Rot-Grüne Wahrheitsverdrehung beim Albaniplatz

CDU-Fraktionschef Feuerstein weist auf alle gegenläufigen Expertenmeinungen aus der Stadtgesellschaft hin

SPD und Grüne im Rat der Stadt Göttingen nehmen einen erneuten Anlauf zur Verteidigung der mittlerweile durch eine breite Öffentlichkeit abgelehnte Maßnahme eines autofreien Albaniplatzes. Der CDU wird dabei vorgeworfen, die Menschen zu verunsichern. „Ganz im Gegenteil“, so Fraktionschef Feuerstein. „Wir zeigen den Menschen, dass noch rationale politische Kräfte im Rathaus sitzen.“ Dass dieser Weg der richtige sei, zeige auch die breite Unterstützung aus der Stadtgesellschaft, wie von ProCity, dem Handelsverband, der IHK, den Göttinger Händelfestspielen oder sogar dem SPD-Landrat Bernhard Reuter – auch die GWG dürfte wahrscheinlich nicht erfreut sein, die wohl einzige Stadthalle Deutschlands ohne Parkplätze betreiben zu müssen.

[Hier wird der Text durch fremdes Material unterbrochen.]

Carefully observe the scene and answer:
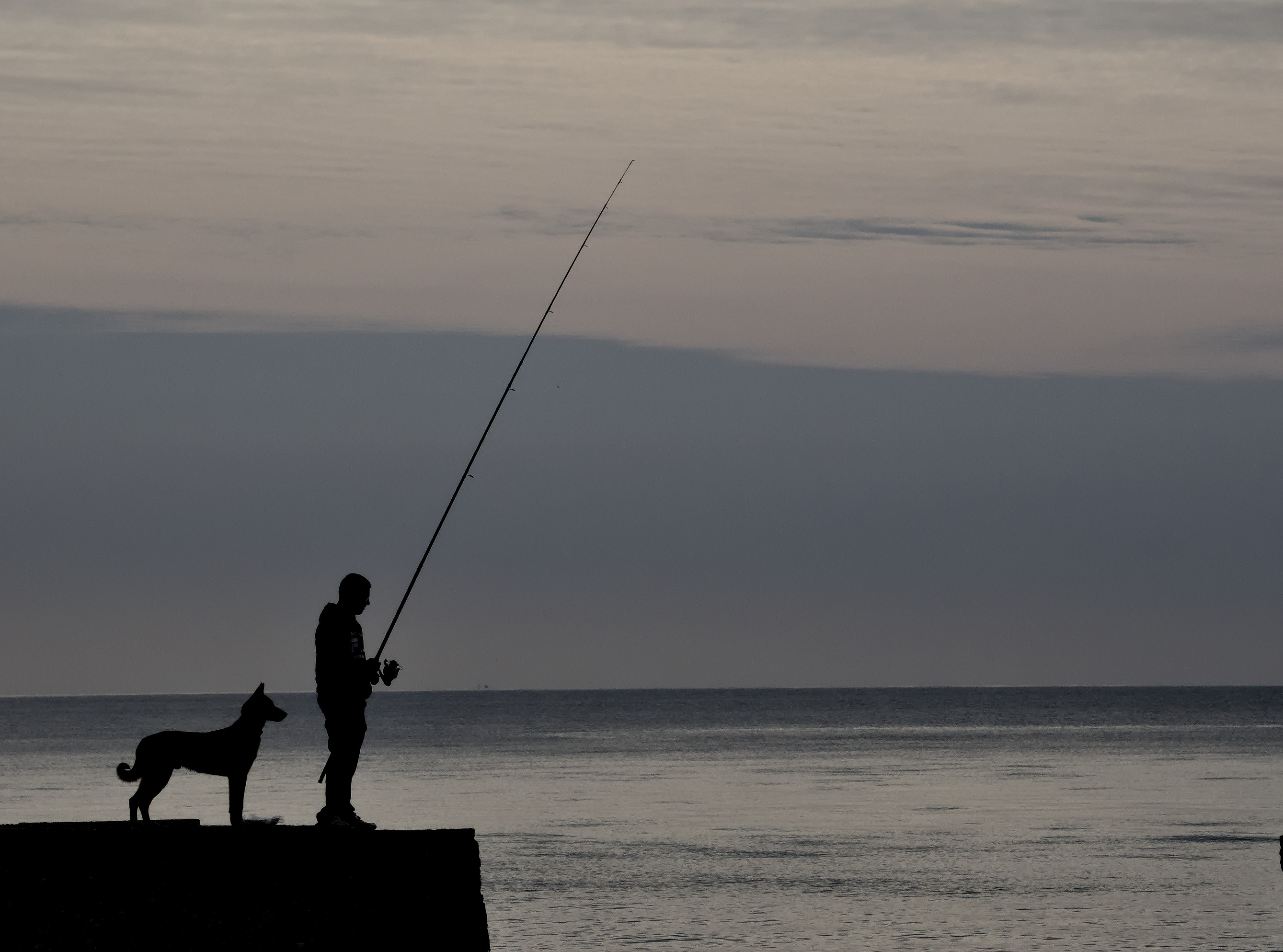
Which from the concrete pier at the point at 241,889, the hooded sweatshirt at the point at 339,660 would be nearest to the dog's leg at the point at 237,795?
the concrete pier at the point at 241,889

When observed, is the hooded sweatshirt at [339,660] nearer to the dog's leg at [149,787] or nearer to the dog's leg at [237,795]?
the dog's leg at [237,795]

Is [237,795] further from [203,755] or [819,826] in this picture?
[819,826]

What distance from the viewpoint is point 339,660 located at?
8.41m

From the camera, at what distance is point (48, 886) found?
725cm

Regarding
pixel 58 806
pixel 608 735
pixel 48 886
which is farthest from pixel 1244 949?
pixel 608 735

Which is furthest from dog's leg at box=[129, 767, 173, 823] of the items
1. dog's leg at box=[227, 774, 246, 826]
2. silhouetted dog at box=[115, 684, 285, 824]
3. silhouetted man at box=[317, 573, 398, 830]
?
silhouetted man at box=[317, 573, 398, 830]

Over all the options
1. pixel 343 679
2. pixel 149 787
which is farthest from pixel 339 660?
pixel 149 787

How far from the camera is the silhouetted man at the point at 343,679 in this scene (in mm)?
8406

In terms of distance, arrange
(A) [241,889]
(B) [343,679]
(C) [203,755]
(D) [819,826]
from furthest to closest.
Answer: (D) [819,826], (C) [203,755], (B) [343,679], (A) [241,889]

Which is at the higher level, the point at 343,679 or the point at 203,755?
the point at 343,679

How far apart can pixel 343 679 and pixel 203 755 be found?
88 cm

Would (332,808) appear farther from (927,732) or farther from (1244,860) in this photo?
(927,732)

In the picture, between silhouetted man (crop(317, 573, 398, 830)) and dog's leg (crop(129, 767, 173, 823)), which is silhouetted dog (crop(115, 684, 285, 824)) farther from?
silhouetted man (crop(317, 573, 398, 830))

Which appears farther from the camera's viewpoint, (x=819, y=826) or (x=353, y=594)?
(x=819, y=826)
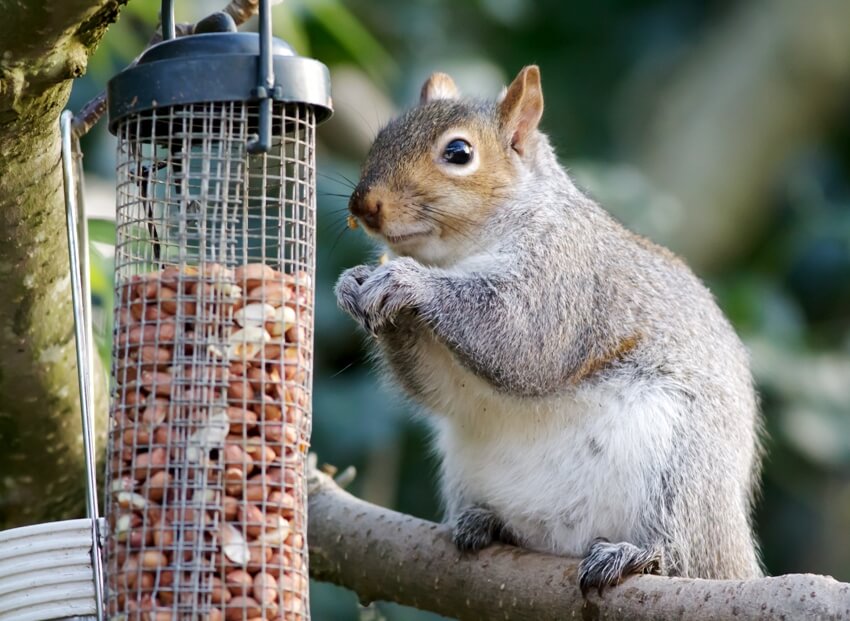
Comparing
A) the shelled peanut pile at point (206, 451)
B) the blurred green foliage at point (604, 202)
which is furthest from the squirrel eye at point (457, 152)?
the shelled peanut pile at point (206, 451)

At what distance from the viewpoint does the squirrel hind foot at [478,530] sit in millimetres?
2957

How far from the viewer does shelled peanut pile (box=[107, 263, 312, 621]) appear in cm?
206

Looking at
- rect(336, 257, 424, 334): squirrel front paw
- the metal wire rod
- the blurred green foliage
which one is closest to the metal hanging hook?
the metal wire rod

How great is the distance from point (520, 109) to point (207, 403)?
1336mm

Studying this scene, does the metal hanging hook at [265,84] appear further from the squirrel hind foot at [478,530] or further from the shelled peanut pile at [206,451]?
the squirrel hind foot at [478,530]

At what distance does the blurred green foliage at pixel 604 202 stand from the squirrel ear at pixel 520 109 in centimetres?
55

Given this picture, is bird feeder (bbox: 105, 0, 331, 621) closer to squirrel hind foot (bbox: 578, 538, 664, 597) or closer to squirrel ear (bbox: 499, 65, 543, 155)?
squirrel hind foot (bbox: 578, 538, 664, 597)

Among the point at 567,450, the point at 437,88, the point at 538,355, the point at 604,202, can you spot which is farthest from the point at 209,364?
the point at 604,202

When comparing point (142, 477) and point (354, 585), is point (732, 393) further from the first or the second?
point (142, 477)

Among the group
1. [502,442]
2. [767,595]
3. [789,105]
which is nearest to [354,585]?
[502,442]

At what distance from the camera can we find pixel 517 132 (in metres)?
3.15

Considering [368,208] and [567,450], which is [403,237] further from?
[567,450]

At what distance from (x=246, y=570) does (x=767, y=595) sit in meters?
0.83

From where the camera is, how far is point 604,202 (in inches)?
187
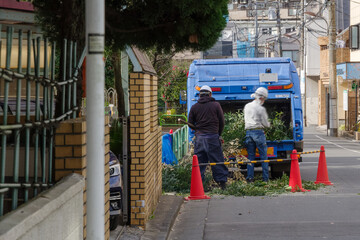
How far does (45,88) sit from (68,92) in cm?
56

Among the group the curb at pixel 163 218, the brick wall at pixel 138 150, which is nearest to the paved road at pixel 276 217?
the curb at pixel 163 218

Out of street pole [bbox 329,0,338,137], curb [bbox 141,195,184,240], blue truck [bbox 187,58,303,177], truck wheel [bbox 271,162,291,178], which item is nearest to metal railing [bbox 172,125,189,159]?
blue truck [bbox 187,58,303,177]

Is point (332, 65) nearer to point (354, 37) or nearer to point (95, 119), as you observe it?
point (354, 37)

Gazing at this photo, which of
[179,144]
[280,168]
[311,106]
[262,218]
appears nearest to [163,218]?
[262,218]

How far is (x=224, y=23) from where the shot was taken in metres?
6.31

Ferner wird der CDU vorgeworfen, unsachlich in Fragen der Finanzierung zu argumentieren. „Das Projekt soll Stand jetzt 3,4 Millionen Euro kosten. 500.000 € sind für die Wiederherstellung des direkten Stadthallenumfeldes auf der Ost- und Nordseite, zum Beispiel für die Zu- und Abfahrt der Logistiker bereits im Haushalt eingestellt. Alles, was darüber hinaus ausgegeben werden soll, wird an anderer Stelle im Haushalt fehlen“, so Feuerstein. „Egal, ob die Finanzierung in Einzelschritten oder als Gesamtpaket erfolgen würde – das Geld kann nicht einfach zusätzlich zu allem anderen ausgegeben werden, sondern es muss priorisiert werden. Dabei werden auch andere Projekte hinten herunterfallen. Das Geld wächst nicht auf Bäumen, SPD und Grüne haben schlicht Maß und Mitte verloren.“

Neue Parkmöglichkeiten, wie SPD und Grüne sie wollen, hat die CDU bereits 2018 und 2019 gefordert. Grund der Ablehnung der Anträge damals waren die vorhandenen Parkplätze am Albaniplatz, denen auch eine Tiefgarage folgen sollte (sic!). „Dass sich SPD und Grüne sich nicht mehr an ihre eigenen Beschlüsse erinnern können, wundert mich doch stark. Wir wollten, dass die Verwaltung neue Parkflächen am Rand der Innenstadt prüft – Rot-Grün lehnte das ab. Jetzt soll mit genau dem gleichen Vorschlag der Albaniplatz autofrei werden.“

„SPD und Grüne verdrehen in vielerlei Hinsicht die Realität und das ist in einer sowieso schon gesellschaftlich herausfordernden Situation mehr als gefährlich. Luxusinvestitionen müssen in dieser Zeit hintenanstehen. Rot-Grün verhält sich angesichts der offensichtlichen Faktenlage so, als würde man einem kleinen Kind sein Weihnachtsgeschenk aus der Hand nehmen wollen“, so Feuerstein.